Can you expand on why you think performance hacking degrades correctness? As I understand it, “yes” (with no arguments) is supposed to output “y\n” continuously until terminated. Throughout/latency are unspecified, admitting various implementations with various concerns, like GNU’s focus on throughout vs BSD’s focus on latency/simplicity. Even an implementation that took 10 seconds between each output could be desirable for some use cases! Is that version of “yes” less correct?


The case can be made that, given that kernel code tends to be more difficult to write and debug and is inherently security critical, there ought to be less of it. If the buffering can be generalized then it ought to be in a library to be shared, otherwise the application is the right place.


BSD devs tend to prioritise clean code over speed. I'm not certain of the implementation details here but their approach does make openbsd coreutils a more pleasant read than the GNU coreutils.

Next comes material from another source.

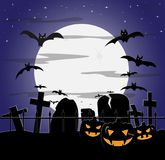 Halloween Cloudy Graveyard. A cloudy halloween graveyard scene at night with bats and pumpkins Royalty Free Stock Image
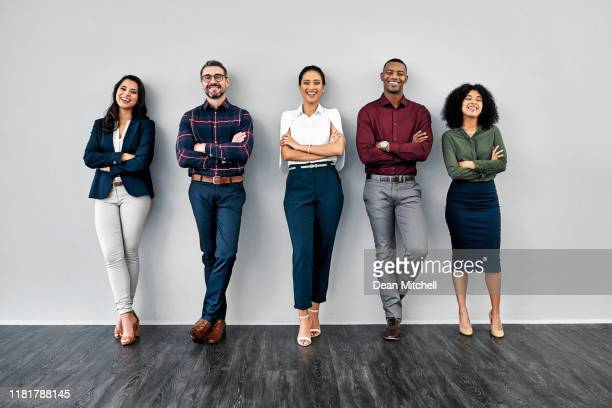 nothing says capability like confidence - group of people stock pictures, royalty-free photos & images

Also clean code usually results in compact code, which used to be effectively the same as fast code for the machines BSD was initially developed for.

I wouldn't be surprised if the BSD coreutils were more performant on older machines with small memory, buffers and prefetch queues (sometimes just a few bytes) than their GNU counterpart.


I would be very surprised. An 8k buffer is hardly a large imposition, and less syscalls has always been hugely beneficial.


Do the various BSD equivalents have to also work on other, esoteric OSen, or do they generally tend to fork a new version only to run on just on that flavour of BSD?


Not exactly an answer but OpenBSD sometimes has different portable versions of their software. e.g. https://www.openssh.com/portable.html


Idk about the stuff that's normally ‘included’ in the distribution (base install of the OS), but NetBSD's package manager supports a ton of platforms. I've used it on Linux and macOS.


I didn't try it but I think it would be relatively straightforward to compile GNU tools on BSD.

But generally GNU tends to focus on performance and features while BSD focuses on simplicity. GNU having ridiculously complex code to do trivial things is kind of a meme.

And also, most people don't need a ridiculously fast "yes". Usually, when you want a fast stream of bytes, for example to fill up some space, /dev/zero is a better option.


>GNU having ridiculously complex code to do trivial things is kind of a meme.

One of the reasons is that GNU had to reimlmement UNIX tools as GPL code. How do you reimplement something trivial without it looking as the original to avoid copyright claims? One of the solutions is to implement it as complicated as possible.


For the trivia, GNU "true" is an abomination which even includes a cornercase that returns "false".

Meanwhile, its BSD version essentially sums up to "return 1".

Same for much of the GNU code:

- echo: https://gist.github.com/fogus/1094067

- cat: http://9front.org/img/longcat.png


When does the speed of yes matter?


There's a whole best-selling book about it:

https://en.wikipedia.org/wiki/Getting_to_Yes


Well played. :) Interestingly, if I listed their negotiation principles here in a blind test, you might think they were about software development:

    - separate the people from the problem
    - focus on interests, not positions
    - invent options for mutual gain
    - insist on using objective criteria
I'd hire that engineer!


I've misused it as a load generator before: yes '{"some":"json"}' | kafkacat -P -t bleh (Though in my case, ~100 MB/s were enough.)


It doesn't, 99.9999% of the time. But there's probably someone, somewhere, who uses it in some crazy huge obscure script, who appreciates the work people put into optimizing it.


There is a program in the real world that consumes a line of input and processes it, faster than a naive yes can emit it?


ding ding ding

But then again, maybe the purpose is to swamp the input, maybe for testing, so the more the better, so, you never know and it's wrong to decide what all users don't need.


yes | not


When you’re really impatient with prompts.